Page extract:
Reverend Doctor Philius Nicolas has led the Evangelical Crusade of Fishers of Men since its founding in 1973 in East Flatbush, Brooklyn. Yet, this church’s congregation was shaken to its core by the Jan. 12 earthquake in Haiti, which resulted in a death toll of some 230,000 and has left more than two million people without food, shelter and water.
“Every member of this church lost somebody in the earthquake,” said Rev. Nicolas. “There is one member of my church who has an apartment building in Port-au-Prince that housed 30 people. Only one of them was saved, 29 of them died that Tuesday afternoon.”
As one of the Haitian Consulate’s official drop-off locations for disaster relief supplies in Brooklyn, the Evangelical Crusade of Fishers of Men has received so many material contributions that Rev. Nicolas has no more room to store donations until the consulate picks up the more than two rooms’ worth of goods that have already been collected.
This is not the first time that the 2,000 members of the Evangelical Crusade of Fishers of Men — or other Haitian churches in NYC — have banded together to help Haitians abroad.
Pastor Testar St. Victor of Mount of Olives Church of God in Flatbush, Brooklyn, recently returned from transporting over 500 pounds of relief materials, including toiletries, first aid items and canned goods, to the church’s Mount Olives Mission in the outskirts of Port-au-Prince. The church’s Pentecostal congregation of more than 2,000 Haitian members began collecting supplies the day after the earthquake.
In early March, 30 members of the Mount of Olives Church of God will travel to Haiti to deliver more aid and volunteer in relief efforts.

What is required: Decide whether each statement agrees with the passage on Haitian churches in Brooklyn, answering yes or no and quoting the passage's deciding words: (a) The Evangelical Crusade of Fishers of Men was founded in 1973 in East Flatbush, Brooklyn. (b) The Mount of Olives congregation started gathering supplies a week after the earthquake. (c) Fifty members of the Mount of Olives Church of God will travel to Haiti in early March.

(Short descriptive captions)
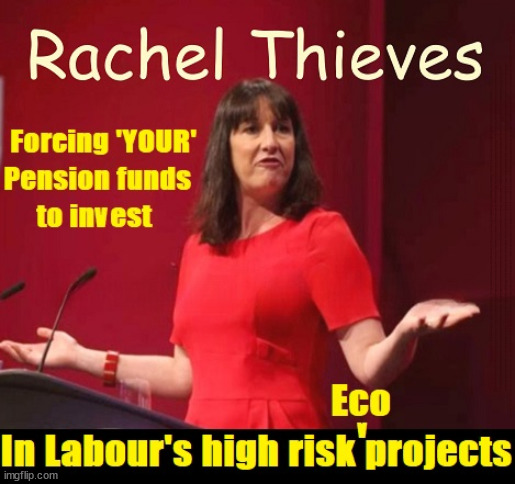 Rachel Reeves - Pension funds - #TwoTierKeir #FreeGearKeir | WELCOME TO LABOUR CORRUPTION !!! 'DESTROY'; Starmer on course to . . . HEY STARMER - LET'S GET DOWN TO BUSINESS ! #TwoTierKeir #FreeGearKeir; 1/100 HERE ILLEGALLY; NEVA 4GET 2024; LORD WAHEED ALLI; AMNESTY FOR ALL ILLEGALS; SIR KEIR STARMER MP; MUSLIM VOTES MATTER; BLOOD ON STARMERS HANDS? BURNHAM; TAXI FOR RAYNER ? #RR4PM;100'S MORE TAX COLLECTORS; HIGHER TAXES UNDER LABOUR; WE'RE COMING FOR YOU; LABOUR PLEDGES TO CLAMP DOWN ON TAX DODGERS; HIGHER TAXES UNDER LABOUR; RACHEL REEVES ANGELA RAYNER BOVVERED? HIGHER TAXES UNDER LABOUR; RISKS OF VOTING LABOUR; * EU RE ENTRY? * MASS IMMIGRATION? * BUILD ON GREENBELT? * RAYNER AS OUR PM? * ULEZ 20 MPH FINES?* HIGHER TAXES? * UK FLAG CHANGE? * MUSLIM TAKEOVER? * END OF CHRISTIANITY? * ECONOMIC COLLAPSE? TRIPLE LOCK' ANNELIESE DODDS RWANDA PLAN QUID PRO QUO UK NOT TAKING ITS FAIR SHARE, EU EXCHANGE DEAL = PEOPLE TRAFFICKING !!! STARMER TO BETRAY BRITAIN, #BURDEN SHARING #IMMIGRATION #STARMEROUT #LABOUR #WEARECORBYN #KEIRSTARMER #DIANEABBOTT #MCDONNELL #CULTOFCORBYN #LABOURISDEAD #LABOURRACISM #SOCIALISTSUNDAY #NEVERVOTELABOUR #SOCIALISTANYDAY #ANTISEMITISM #SAVILE #SAVILEGATE #PAEDO #WORBOYS #GROOMINGGANGS #PAEDOPHILE #ILLEGALIMMIGRATION #INVASION #STARMERISWRONG #SIRSOFTIE #SIRSOFTY #BLAIR #STEROIDS AKA KEITH ABBOTT #TWOTIERKEIR; BUT THEY; VOTED STARMER ! #TWOTIERKEIR; #TWOTIERKEIR; YVETTE COOPER; BLOOD ON THE HANDS OF YVETTE COOPER & STARMER; #2NDGEARKEIR; STARMER 'SURRENDER' TO THE EU? 4 DAY WEEK; BLACK HOLE; 6PM FRI; #TWOTIERKEIR; #STARMEROUT; TWO HOMES RAYNER; PULLING UP LADDER FROM WORKING PEOPLE STARMER TO SCRAP THATCHERS 'RIGHT TO BUY' SCHEME? WINTER FUEL PAYMENTS? THE; GRIFTERS; HEY - WHERE'S OUR FREE STUFF? CAP'T HYPOCRITE PENSIONERS TO FREEZE #TWOTIERKEIR; HYPOCRITE RAYNER TO SCRAP 'RIGHT TO BUY'? HOUSE ILLEGAL MIGRANTS ??? SMASH GANGS; BAN SMOKING; NEVER, EVER; HOW DOES STARMER NEGATE UK LAW? LAWLESS BRITAIN !!! 'ILLEGAL' = 'IRREGULAR'; UNDER STARMER'S; 'ILLEGAL' V 'IRREGULAR'; SO MUCH FOR BREXIT, FAST-TRACKING RIOTERS, #TWOTIERKEIR; ELECTION PLEDGE STARMER LIED TO US !!! SIR KEIR RODNEY STARMER; #TRIPLELOCK; SMEG HEAD CONCEDES; TITCHY STARMER; 'PUTTING COUNTRY FIRST'; PARTY SECOND; ON TOP OF THE £480M ALREADY GIVEN TO FRANCE TO 'STOP THE BOATS';LABOUR PLEDGE 'URBAN CENTRES' TO HELP HOUSE 'OUR FAIR SHARE' OF OUR NEW MIGRANT FRIENDS; NEW HOME FOR OUR NEW IMMIGRANT FRIENDS !!! THE ONLY WAY TO KEEP THE ILLEGAL IMMIGRANTS IN THE UK; CITIZENSHIP FOR ALL, COVER WITH A LIE! 'SMASH THE GANGS'; LABOUR AXE PENSIONERS WINTER FUEL PAYMENTS; #TwoTierKeir #FreeGearKeir; Yvette Cooper; 'GIVING OUR COUNTRY AWAY'; UNDER STARMER ! CHANGE; HOW MUCH TO GET YOU TO RESIGN? #TWOTIERKEIR #FREEGEARKEIR; When; 'STARMER IS CANCELLED' !!! WHO'S GONNA TAKE OVER? 2024 | image tagged in illegal immigration,stop boats rwanda,palestine hamas muslim vote,rachel thieves,robber reeves,starmerout labourout | made w/ Imgflip meme maker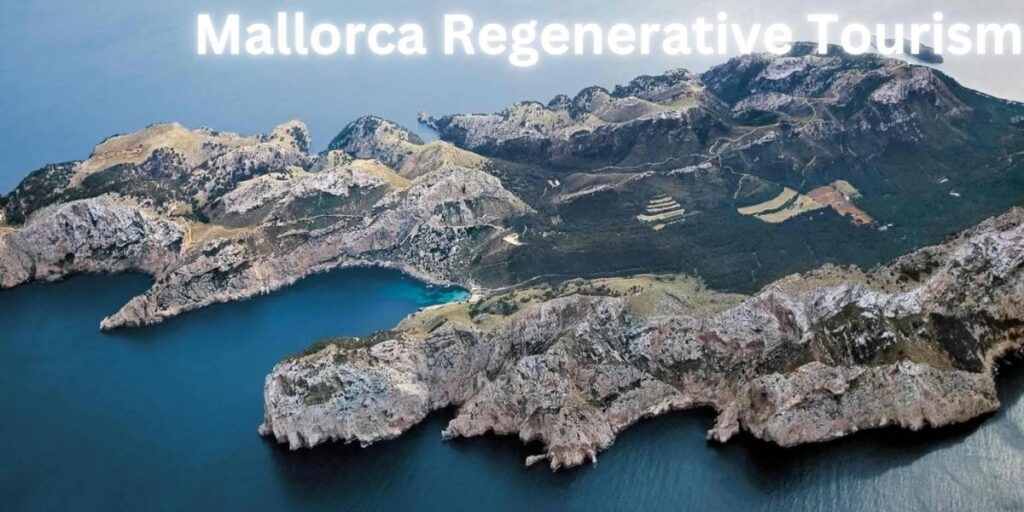 Mallorca Regenerative Tourism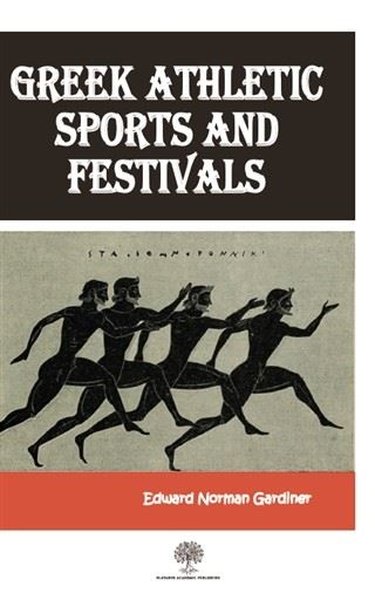 Greek Athletic Sports And Festivals - Platanus Publishing Kitap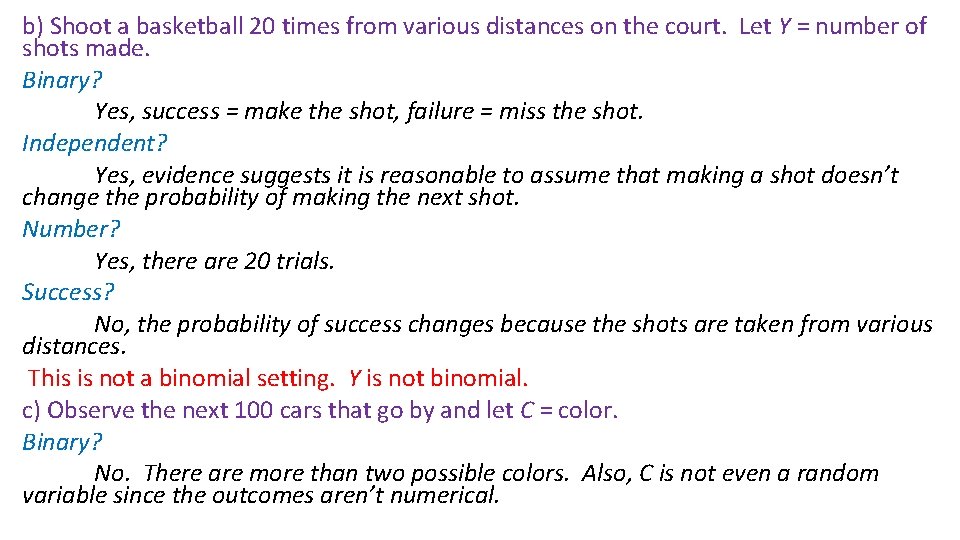 b) Shoot a basketball 20 times from various distances on the court. Let Y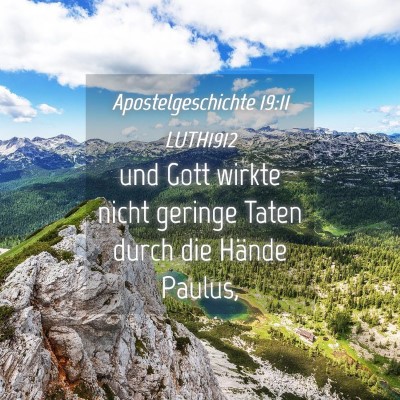 Picture 04 - Apostelgeschichte 19:11 LUTH1912 - und Gott wirkte nicht geringe Taten durch die - Bible Verse Picture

Response to the task:
(a) Yes: "since its founding in 1973 in East Flatbush, Brooklyn"
(b) No: "began collecting supplies the day after the earthquake"
(c) No: "In early March, 30 members of the Mount of Olives Church of God will travel to Haiti"